* Start Selected text *

1.1 Definitions and notation

We assume that the manifold \({\mathbb {M}}\) is two-point homogeneous. Therefore it is isomorphic to one of the following five cases as proven in [14],

$$\begin{aligned} {\mathbb {M}}=\mathbb {S}^{d-1},\quad {\mathbb {M}}=P^{d-1}({\mathbb {R}}),\ {\mathbb {M}}=P^{d-1}({\mathbb {C}}),\ {\mathbb {M}}=P^{d-1}(H),\ {\mathbb {M}}=P^{16}(Cay). \end{aligned}$$

From [15] we take the following well established results. There exists an orthonormal base of \(L^2({\mathbb {M}})\) such that each function in the basis \(f_{j,k}\) is smooth and

$$\begin{aligned} \triangle f_{j,k}=\lambda _{k}f_{j,k}, \quad k\in {\mathbb {N}},\ j=1,\ldots ,m_k \end{aligned}$$

where

$$\begin{aligned} 0=\lambda _1<\lambda _2< \lambda _3< \ldots < \lambda _{\ell } \le ,\ldots ,\quad \underset{\ell \rightarrow \infty }{\lim }\lambda _{\ell }=+\infty , \end{aligned}$$

are the distinct eigenvalues of the Laplace-Beltrami operator on \({\mathbb {M}}\), denoted by \(\triangle \), and \(m_k\) is the dimension of the eigenspace \(H_k\) corresponding to \(\lambda _k\).

* End Selected text *

In the section on definitions and notation, list every case that the manifold M can be isomorphic to. These entries come from a separate source, not from the section on definitions and notation.

* Start Stored rows *

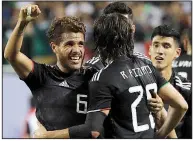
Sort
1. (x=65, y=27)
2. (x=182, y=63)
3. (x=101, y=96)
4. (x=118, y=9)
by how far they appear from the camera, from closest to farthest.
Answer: (x=101, y=96)
(x=65, y=27)
(x=118, y=9)
(x=182, y=63)

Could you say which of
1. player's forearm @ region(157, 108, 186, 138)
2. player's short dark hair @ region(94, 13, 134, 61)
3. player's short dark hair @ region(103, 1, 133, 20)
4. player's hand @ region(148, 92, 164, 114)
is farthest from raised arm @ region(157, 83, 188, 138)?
player's short dark hair @ region(103, 1, 133, 20)

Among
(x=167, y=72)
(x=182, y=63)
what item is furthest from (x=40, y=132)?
(x=182, y=63)

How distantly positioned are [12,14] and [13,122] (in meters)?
2.98

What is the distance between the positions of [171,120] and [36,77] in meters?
1.01

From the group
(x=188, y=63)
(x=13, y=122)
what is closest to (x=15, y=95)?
(x=13, y=122)

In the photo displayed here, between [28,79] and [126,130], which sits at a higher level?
[28,79]

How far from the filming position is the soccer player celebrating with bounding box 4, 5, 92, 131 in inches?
140

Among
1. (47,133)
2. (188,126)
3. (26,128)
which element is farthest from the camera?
(26,128)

* End Stored rows *

*Output of the task*.
- S^(d-1)
- P^(d-1)(R)
- P^(d-1)(C)
- P^(d-1)(H)
- P^16(Cay)